**OBJECTIVE**.
Locate every line in the items below that contains the string "pixel", and copy each of those lines out in full.

**AVAILABLE DATA**.
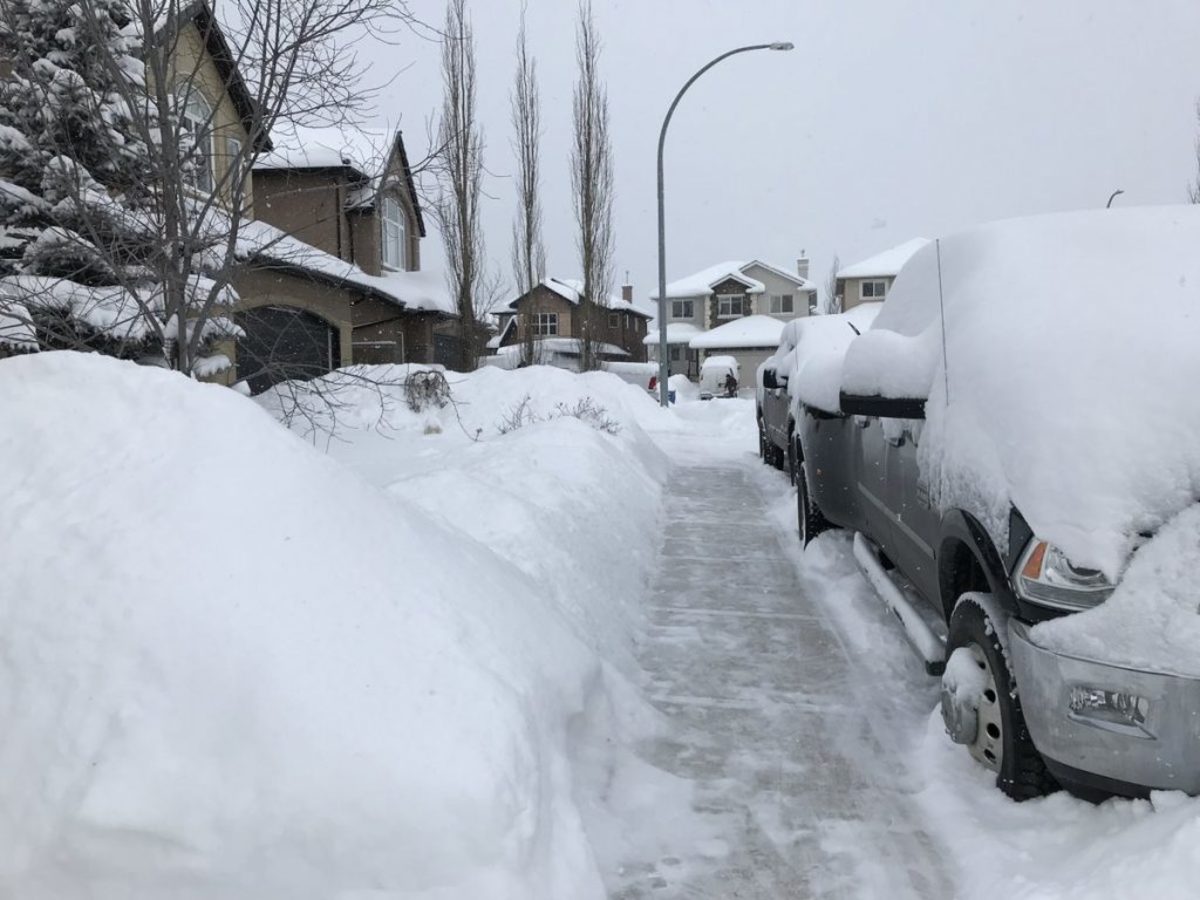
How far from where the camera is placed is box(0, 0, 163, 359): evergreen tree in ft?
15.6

...

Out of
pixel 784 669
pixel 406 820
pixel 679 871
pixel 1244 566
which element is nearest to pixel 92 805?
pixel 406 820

**WORKED ANSWER**.
pixel 784 669
pixel 406 820
pixel 679 871
pixel 1244 566
which element is nearest to pixel 92 805?
pixel 406 820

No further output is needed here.